▶ _Passage given_:
==================================================

It is important to have a systematic, planned approach for ensuring that safety is designed into developed or acquired software and that safety is maintained throughout the software and system life cycle. NASA-STD-8739.8 specifies the software safety activities, data, and documentation necessary for the acquisition and development of software in a safety-critical system... Safety-critical systems that include software are evaluated for the software's contribution to the safety of the system during the concept phase and should be repeated at each major milestone as the design matures.
Engineering and software assurance initially determine software safety criticality in the formulation phase per NASA-STD-8739.8, Software Assurance Standard; the results are compared and any differences are resolved. As the software is developed or changed and the software components, software models, and software simulations are identified, the safety-critical software determination can be reassessed and applied at lower levels.

==================================================

▶ _Source material_:
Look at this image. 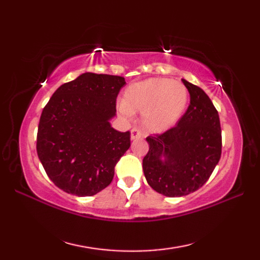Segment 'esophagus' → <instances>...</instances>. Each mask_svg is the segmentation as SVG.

==================================================

▶ _Actions to take_:
1. Decide whether each statement agrees with the software safety passage, answering yes or no and quoting the deciding words. (a) Safety-critical systems that include software are evaluated only once, at the end of development. (b) Engineering and software assurance first determine software safety criticality in the formulation phase. (c) The safety-critical software determination can be reassessed and applied at lower levels.
2. Reproduce the part of the software safety passage that opens with the words containing "It is important" and closes with "the design matures.".
Rely only on the text for what follows.

▶ _Solutions for each task_:
1.
(a) No: "during the concept phase and should be repeated at each major milestone as the design matures"
(b) Yes: "Engineering and software assurance initially determine software safety criticality in the formulation phase"
(c) Yes: "the safety-critical software determination can be reassessed and applied at lower levels"

2.
It is important to have a systematic, planned approach for ensuring that safety is designed into developed or acquired software and that safety is maintained throughout the software and system life cycle. NASA-STD-8739.8 specifies the software safety activities, data, and documentation necessary for the acquisition and development of software in a safety-critical system... Safety-critical systems that include software are evaluated for the software's contribution to the safety of the system during the concept phase and should be repeated at each major milestone as the design matures.